* [Fragmento]
####

La casita de muñecas


Un día 6 de enero de no me acuerdo qué año llegaron por la mañana los Reyes Magos, como acostumbran a hacerlo desde que tengo conciencia. Pero aquel año para mí fue especial, tan especial que lo tengo guardado en mi nevera de los recuerdos que es, justamente, donde más frescos y claros perduran.
Después de desenvolver algunos paquetes, la abuela nos encaminó solemnemente a la salita en donde dábamos nuestras clases diarias porque “Sus Majestades han dejado algo ahí”. Mientras cruzábamos el recibidor una corazonada me decía que la cosa iba a ser muy especial ¡presentía algo importante...!.

Efectivamente, justo al entrar en la habitación, adosada a la pared de la izquierda, nos encontramos –oh, maravilla- con una casita de muñecas de tres pisos, cuyas habitaciones estaban todas encendidas, lo cual nos permitía ver, a través de los cristales de las ventanas, toda la vida en funcionamiento en su interior; la señora de la casa con su bata de raso rosa y sus chinelas, los niños en su cuarto de juegos, la cocinera y la doncella ambas ocupadas en sus quehaceres, con sus cofias y sus uniformes impecables... ¡Qué emoción tan enorme!.

####

* [Tarea]
En el fragmento sobre la casita de muñecas, ¿qué llevaba puesto la señora de la casa?

* [Material proporcionado]

####

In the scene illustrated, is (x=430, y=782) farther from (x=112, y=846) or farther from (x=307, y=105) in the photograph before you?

####

* [Resultado del ejercicio]
Llevaba una bata de raso rosa y chinelas.